Последняя фраза относилась к дяде, который присел корточки, притянул к себе её сумочку, вывернул наизнанку – и вывалил на пол содержимое.
И начал там копаться.
– Не смей! – взвизгнула Варя, бросаясь к своим сокровищам, но наткнулась на его холодный взгляд.
Дядя увидел бланк запасной справки. Смял бумажку, отшвырнул в сторону. Скривился, выпятив подбородок. Посмотрел на племянницу.
Теперь в его глазах был сплошной лёд. Варе показалось, что потянуло сквозняком.
Она не выдержала – отвернулась.
Дядя вернулся к содержимому сумочки. Изучил содержимое кошелька. Нашёл использованный билет в кино на утренний сеанс. Долго смотрел на время и дату – и сопел, как медведь.
Кошелёк оставил себе – засунул в задний карман джинсов. После чего продолжил обыск.
Косметичка. Расчёска. Зеркало…
Вдруг он вздрогнул и остановился. Вид у него был такой, как будто среди всего женского хлама он обнаружил нечто противоестественное. Пистолет, к примеру, или дохлую крысу.
Платок!
Дядя осторожно прикоснулся к платку. Поднял, держа подальше от себя. Развернул. Увидел монограмму. После чего его смуглая кожа стала бледной, как у мертвеца.
Варе стало до чёртиков страшно. Серая пустота, скользящая за окнами пустого вагона, испугала меньше, чем растерянный, ошеломлённый дядя.
Выпученные глаза, изломанная линия бровей, приоткрытый рот – маска удивления, смешанного с отказом верить в происходящее. Невероятная невозможность. Дядя мог крушить мебель или орать, но вот так реагировать – никогда.
Варя и представить не могла, что он может быть таким…
Раньше он был другим.
Раньше он был весёлым, шутил, придумывал разные игры.
На Новый Год наряжался Дедом Морозом, и это был самый лучший Дед Мороз, потому что она знала, чьё лицо прячется за бородой.

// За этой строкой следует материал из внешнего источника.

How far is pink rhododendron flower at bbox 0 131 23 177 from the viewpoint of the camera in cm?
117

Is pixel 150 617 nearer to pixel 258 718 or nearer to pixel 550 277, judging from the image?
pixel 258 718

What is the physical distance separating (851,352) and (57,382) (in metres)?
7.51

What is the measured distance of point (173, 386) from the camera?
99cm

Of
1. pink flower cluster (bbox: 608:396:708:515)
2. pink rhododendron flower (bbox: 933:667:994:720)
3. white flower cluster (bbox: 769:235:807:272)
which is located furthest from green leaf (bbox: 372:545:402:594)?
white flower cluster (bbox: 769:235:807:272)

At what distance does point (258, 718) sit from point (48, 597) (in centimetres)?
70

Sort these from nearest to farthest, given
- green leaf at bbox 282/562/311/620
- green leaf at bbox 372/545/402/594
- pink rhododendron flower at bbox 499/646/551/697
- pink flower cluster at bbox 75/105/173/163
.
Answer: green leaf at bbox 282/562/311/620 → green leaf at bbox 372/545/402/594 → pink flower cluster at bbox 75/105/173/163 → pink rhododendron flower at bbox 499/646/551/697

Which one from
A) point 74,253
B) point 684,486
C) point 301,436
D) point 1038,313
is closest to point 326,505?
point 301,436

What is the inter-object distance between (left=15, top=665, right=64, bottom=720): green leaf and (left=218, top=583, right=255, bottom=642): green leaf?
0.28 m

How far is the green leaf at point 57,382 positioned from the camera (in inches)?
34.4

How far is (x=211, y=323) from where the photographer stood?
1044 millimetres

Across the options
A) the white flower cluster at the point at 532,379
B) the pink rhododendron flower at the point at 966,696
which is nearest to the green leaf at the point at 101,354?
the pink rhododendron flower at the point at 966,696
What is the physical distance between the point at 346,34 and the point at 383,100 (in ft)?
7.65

Да что там Новый Год! Каждое его появление превращалось в праздник: добрый волшебник заходил в дом, пряча подарок спиной. Шутливо хмуря брови и топая ногами, он громогласно вопрошал: «Где же мой Вареник? Варе-е-еник!» Нужно было выскочить в коридор, поздороваться, поцеловать в каждую щёку и спросить: что там? Дядя отвечал, что ничего нет! И начинался новый этап игры – Варя прыгала вокруг, пытаясь разглядеть подарок, но дядя всё равно побеждал. Потом подхватывал малышку, сажал себе на плечи и вручал куклу, или плюшевого зайца.
Весь следующий день Варя висла на нём, как котёнок. Даже спать с ним норовила, чем очень смущала домашних.
Дядя гостил два-три дня.
Провожая его, Варя долго стояла на подоконнике. Не плакала, потому что он всегда говорил, какого числа снова заглянет.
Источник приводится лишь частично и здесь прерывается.